Lowe was raised by his grandmother Carrie Davis, who unfortunately passed away in 2001; when he released his debut music video, it was no surprise he picked one of her favorite songs, Jackie Wilson’s 1958 hit “Lonely Teardrops.” In their online premiere of the video, Vibe said, “With writing and production credits for the likes of Erick Sermon and rapper Fred Da Godson, the Brooklyn crooner strives to revive R&B with his own soulful spin.” Blogs and radio stations are constantly buzzing about Rich Lowe; he’s even been recognized by leading entertainment and hip-hop news website Worldstar Hiphop.

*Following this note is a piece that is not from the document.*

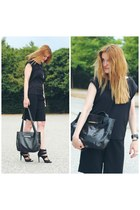 black vintage bag - black Zara shorts - black Zara heels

Following “Lonely Teardrops”, Rich Lowe released the EP 12:27pm in 2015. He’s released six music videos to date but his latest effort- the visual for “Boogey Man” is his best yet. Lowe partnered with B.Sharpe for the writing, production, and direction of the “Boogey Man” music video. The video opens with Lowe walking home from a dance rehearsal with his friends, when they encounter a creepy young girl with pigtails and dark makeup, who says, “He’s coming for you.” They’re not about to be threatened, so they keep walking, only to encounter more similarly-dressed kids as well.
The boogey man is after them, but they retaliate in dance. Impressive dance moves are a common theme in Rich Lowe’s music videos, but with choreography by Maurice Dominique, these moves are on point and some of his best yet.